--- Start Source text ---

The risks of devaluation; the necessity of it

Grexit is still the most likely outcome of austerity. Indeed, one plausible reading of the last fortnight is that enough politicians (outside Greece) have decided on the inevitability of exit, so that the present compromise represents no more than intensified pressure from Germany, Spain, etc, to force Greece quickly out of the eurozone. If that is right, and Grexit does indeed happen within the year, its present champions may yet see the enormous risk that exit involves.

An independent Greece would be able to devalue its currency and in that way potentially reduce its debt significantly. But it would face many of the same problems that Syriza faces now. First, there would be the same run on the banks that Greece is already suffering with individual Greek citizens removing their savings from the bank system out of fear of its eventual collapse. Greek banks would need to be secured, in the short term, by finances from some patron (ie by the state incurring further debts). And the price of the new debtors would be – as with the Eurozone this week – increasingly detailed plans for prompt debt repayment.

--- End Source text ---

* Exercise requirements
1. Name every country mentioned in the piece on Greece and devaluation.
2. Continue the piece on Greece and devaluation from its last sentence.

--- Start Raw data ---

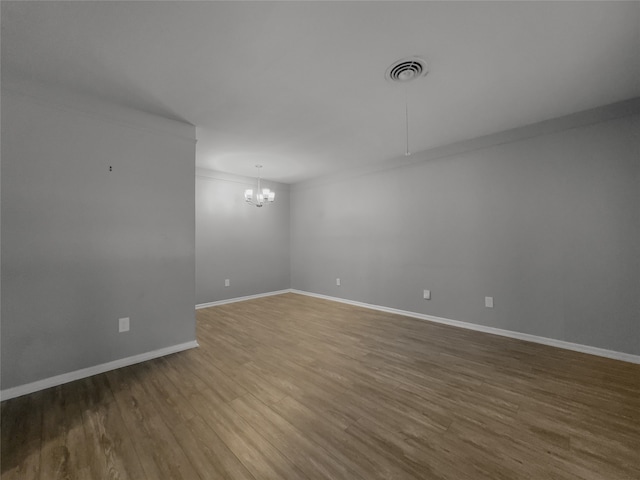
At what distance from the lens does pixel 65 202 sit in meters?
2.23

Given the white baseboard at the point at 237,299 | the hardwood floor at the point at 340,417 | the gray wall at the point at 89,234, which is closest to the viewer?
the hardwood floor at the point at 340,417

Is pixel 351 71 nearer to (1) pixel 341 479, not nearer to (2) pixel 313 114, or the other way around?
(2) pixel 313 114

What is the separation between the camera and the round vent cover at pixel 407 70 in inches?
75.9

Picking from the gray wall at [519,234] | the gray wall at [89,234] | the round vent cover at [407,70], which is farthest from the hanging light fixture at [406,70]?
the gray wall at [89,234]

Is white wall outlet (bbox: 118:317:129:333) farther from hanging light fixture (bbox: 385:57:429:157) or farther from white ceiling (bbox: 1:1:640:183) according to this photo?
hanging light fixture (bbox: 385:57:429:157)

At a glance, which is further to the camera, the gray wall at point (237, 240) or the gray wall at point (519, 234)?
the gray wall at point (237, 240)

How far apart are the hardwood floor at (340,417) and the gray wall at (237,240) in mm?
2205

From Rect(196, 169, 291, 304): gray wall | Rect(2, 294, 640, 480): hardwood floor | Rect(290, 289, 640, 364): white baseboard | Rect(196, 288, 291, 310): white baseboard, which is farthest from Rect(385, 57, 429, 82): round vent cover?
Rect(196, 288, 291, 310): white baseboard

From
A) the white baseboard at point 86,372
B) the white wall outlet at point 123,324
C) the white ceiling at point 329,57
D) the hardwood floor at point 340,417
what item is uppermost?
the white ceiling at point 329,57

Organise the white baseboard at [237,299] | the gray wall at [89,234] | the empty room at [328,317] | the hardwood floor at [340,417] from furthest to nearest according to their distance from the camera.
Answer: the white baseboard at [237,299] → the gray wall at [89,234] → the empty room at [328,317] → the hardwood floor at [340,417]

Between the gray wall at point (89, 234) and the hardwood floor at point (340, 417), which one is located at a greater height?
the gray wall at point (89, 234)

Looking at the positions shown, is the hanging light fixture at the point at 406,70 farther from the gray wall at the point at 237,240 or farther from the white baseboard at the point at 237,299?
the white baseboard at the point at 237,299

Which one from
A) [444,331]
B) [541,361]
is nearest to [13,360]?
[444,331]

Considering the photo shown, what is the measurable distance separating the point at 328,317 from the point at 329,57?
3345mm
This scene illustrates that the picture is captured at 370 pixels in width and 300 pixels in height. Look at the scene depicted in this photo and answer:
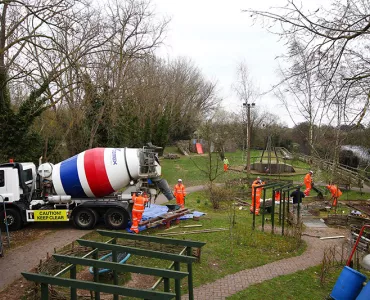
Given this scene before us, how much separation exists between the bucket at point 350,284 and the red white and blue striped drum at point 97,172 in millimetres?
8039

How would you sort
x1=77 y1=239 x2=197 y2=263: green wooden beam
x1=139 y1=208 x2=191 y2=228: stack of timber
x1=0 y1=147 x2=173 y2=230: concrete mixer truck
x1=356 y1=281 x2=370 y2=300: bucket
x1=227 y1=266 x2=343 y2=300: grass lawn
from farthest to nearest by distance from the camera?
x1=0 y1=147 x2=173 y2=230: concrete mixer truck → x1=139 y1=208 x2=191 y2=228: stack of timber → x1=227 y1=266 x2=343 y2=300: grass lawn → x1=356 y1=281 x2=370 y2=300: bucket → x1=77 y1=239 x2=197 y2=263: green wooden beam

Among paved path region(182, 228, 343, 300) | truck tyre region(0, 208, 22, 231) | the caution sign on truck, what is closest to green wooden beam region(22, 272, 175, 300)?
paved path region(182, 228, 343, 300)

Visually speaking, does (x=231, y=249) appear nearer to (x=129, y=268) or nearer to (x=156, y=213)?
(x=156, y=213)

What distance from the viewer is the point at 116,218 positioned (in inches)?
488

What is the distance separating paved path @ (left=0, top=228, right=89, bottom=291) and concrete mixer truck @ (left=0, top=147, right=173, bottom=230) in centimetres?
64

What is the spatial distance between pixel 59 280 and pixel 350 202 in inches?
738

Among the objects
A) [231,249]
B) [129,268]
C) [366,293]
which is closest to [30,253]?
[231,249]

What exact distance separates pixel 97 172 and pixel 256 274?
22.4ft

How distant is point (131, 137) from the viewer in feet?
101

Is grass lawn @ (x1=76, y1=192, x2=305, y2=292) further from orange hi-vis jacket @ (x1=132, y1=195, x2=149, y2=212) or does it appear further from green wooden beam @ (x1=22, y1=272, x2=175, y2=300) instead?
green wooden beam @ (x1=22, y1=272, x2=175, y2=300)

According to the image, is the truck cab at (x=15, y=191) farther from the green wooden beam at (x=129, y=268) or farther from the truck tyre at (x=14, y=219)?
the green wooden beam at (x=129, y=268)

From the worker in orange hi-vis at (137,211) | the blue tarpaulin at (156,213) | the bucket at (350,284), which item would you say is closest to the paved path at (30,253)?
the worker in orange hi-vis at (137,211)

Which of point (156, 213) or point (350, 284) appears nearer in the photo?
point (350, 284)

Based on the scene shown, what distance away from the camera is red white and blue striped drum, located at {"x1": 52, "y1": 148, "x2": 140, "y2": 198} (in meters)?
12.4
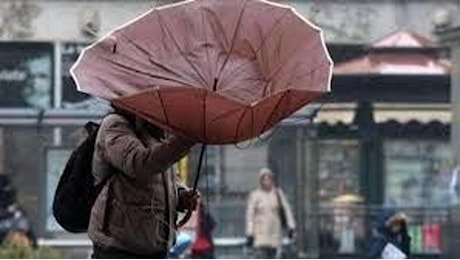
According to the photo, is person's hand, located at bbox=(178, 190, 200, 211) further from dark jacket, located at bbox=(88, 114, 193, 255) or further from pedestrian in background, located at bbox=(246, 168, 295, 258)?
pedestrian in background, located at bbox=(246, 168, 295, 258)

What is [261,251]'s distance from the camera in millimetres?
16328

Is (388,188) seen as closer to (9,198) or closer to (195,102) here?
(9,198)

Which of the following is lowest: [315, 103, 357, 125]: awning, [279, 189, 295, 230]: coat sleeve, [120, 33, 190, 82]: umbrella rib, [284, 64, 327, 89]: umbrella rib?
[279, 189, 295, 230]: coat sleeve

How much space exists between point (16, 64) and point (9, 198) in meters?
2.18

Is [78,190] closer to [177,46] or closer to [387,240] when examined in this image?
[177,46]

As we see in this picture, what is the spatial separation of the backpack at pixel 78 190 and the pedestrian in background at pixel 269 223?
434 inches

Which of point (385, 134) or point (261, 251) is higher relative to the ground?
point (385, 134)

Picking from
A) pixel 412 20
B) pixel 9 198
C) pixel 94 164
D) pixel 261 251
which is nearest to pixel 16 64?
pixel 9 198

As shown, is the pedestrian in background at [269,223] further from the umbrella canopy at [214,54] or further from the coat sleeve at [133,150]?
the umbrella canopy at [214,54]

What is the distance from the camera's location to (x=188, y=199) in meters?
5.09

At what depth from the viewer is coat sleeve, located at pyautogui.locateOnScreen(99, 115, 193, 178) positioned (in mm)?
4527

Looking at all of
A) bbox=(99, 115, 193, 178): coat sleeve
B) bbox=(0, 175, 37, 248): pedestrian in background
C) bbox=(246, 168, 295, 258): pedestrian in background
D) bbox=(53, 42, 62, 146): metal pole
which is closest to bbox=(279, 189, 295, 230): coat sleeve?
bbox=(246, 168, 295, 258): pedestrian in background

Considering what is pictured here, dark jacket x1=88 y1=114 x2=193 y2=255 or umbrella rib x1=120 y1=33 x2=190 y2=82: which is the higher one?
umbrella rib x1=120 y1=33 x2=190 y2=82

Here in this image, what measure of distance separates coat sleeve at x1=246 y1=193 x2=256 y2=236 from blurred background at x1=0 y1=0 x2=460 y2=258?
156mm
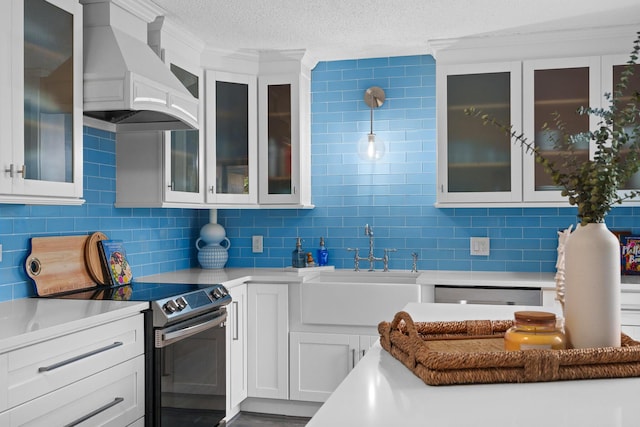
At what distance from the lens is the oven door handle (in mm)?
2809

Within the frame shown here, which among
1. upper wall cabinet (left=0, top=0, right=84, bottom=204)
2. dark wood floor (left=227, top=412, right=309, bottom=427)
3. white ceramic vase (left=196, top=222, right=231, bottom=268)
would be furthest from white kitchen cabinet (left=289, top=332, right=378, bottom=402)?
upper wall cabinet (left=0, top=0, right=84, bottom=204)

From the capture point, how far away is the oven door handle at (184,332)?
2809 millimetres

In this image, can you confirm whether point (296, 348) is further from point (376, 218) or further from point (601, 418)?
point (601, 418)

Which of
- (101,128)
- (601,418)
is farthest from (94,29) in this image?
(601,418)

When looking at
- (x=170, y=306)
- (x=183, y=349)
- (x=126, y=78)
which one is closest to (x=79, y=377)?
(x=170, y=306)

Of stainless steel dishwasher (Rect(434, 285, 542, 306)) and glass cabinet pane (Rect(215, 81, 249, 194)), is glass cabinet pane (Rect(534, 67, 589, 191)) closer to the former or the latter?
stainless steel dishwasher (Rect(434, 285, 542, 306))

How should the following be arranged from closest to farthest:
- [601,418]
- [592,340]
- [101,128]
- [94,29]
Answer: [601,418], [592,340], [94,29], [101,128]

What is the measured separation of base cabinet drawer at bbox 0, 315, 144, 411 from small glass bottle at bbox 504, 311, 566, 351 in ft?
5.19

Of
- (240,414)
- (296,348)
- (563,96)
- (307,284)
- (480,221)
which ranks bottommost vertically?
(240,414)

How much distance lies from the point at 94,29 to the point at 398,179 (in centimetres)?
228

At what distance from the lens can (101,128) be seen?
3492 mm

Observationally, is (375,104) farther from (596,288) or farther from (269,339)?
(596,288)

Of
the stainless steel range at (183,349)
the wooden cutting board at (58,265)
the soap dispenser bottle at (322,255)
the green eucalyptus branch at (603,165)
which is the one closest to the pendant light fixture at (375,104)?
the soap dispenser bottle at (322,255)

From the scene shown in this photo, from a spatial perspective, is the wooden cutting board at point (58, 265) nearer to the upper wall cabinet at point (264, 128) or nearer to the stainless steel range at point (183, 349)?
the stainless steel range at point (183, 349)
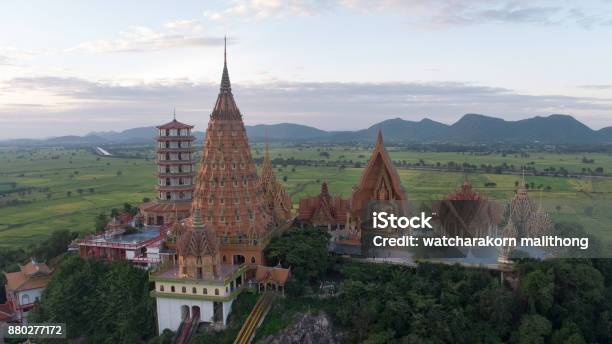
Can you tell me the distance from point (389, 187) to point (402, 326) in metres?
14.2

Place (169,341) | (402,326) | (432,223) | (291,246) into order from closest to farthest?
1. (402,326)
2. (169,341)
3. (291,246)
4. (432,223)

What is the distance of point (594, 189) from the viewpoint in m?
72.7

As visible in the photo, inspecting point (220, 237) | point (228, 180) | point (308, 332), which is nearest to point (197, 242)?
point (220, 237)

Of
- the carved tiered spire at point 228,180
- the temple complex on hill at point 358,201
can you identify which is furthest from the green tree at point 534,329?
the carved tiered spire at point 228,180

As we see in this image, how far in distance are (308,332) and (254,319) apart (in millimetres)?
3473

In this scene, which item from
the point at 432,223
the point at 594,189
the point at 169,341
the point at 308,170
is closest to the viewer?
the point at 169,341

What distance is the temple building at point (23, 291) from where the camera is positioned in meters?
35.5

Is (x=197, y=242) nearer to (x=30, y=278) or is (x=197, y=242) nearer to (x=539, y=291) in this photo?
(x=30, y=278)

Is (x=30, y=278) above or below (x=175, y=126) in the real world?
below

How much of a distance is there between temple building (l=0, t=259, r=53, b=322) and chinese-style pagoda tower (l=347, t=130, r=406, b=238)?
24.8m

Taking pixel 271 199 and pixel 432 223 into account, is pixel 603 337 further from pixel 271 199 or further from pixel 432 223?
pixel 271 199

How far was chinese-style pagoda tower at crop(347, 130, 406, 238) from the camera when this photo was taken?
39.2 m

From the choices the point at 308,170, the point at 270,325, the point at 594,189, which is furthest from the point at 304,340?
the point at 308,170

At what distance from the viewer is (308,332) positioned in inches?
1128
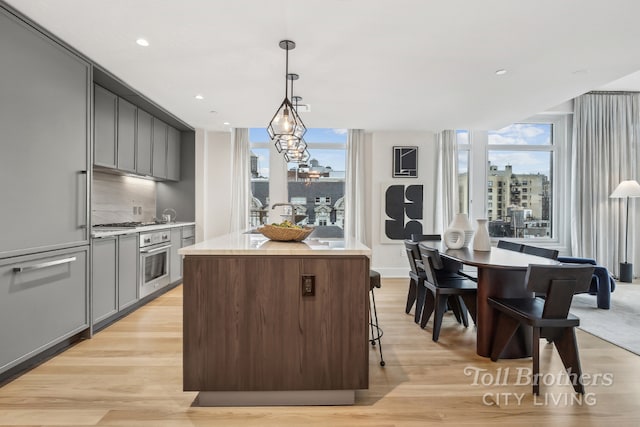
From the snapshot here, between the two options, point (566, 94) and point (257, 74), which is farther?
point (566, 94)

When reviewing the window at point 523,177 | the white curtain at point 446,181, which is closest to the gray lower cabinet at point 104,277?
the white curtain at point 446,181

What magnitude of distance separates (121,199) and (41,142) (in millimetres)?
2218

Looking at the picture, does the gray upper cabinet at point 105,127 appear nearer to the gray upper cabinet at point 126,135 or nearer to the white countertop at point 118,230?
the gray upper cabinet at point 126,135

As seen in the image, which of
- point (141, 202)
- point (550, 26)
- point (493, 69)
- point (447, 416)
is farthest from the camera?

--- End Raw data ---

* Results in order
1. Greece, Germany, Spain

2.
Second, in the short term Grexit would be inflationary (indeed that would be its very point: to convert the debts from Euros to drachmas, whose value would then be reduced by deliberate state policies of tolerating inflation – ie the cheaper the drachma, the less Greece would owe to its creditor). The more effective it was at reducing the debt, the higher inflation would be.

Third, in so far as Greece still intended to have economic relationships with its neighbours they would be dictated by the terms of post-Grexit negotiations. And the same cadre of politicians in Germany and Holland, Spain and Portugal who are so evidently enjoying the dismantling of the Greek economy would be the ones to whom a post-independence Varoufakis would be sent on no doubt grim-faced and ineffective trade missions. The terms of the neighbours would be clear enough, we will trade with you only if you honour your full (ie pre-devaluation) debt.

A run on the banks, higher inflation, decreased opportunities for trade, all of these processes would have negative consequences for workers in Greece.

Over a period of years, devaluation might work as well for Greece as it worked (for example) in Argentina in 2002-2003; but devaluation in Europe after a five year prelude of sustained economic crisis would be a risk on a much grander scale (involving a new currency rather than simply the removal of a fixed exchange rate), success would not be guaranteed, and still less would devaluation by itself liberate Greek politicians in one stroke from the risk of class compromise.

Where however the left within Syriza is correct, against Tsipras and Varoufakis, is that the latter have been wrong to approach negotiations from the perspective that because Grexit is so risky, therefore it has to be excluded altogether.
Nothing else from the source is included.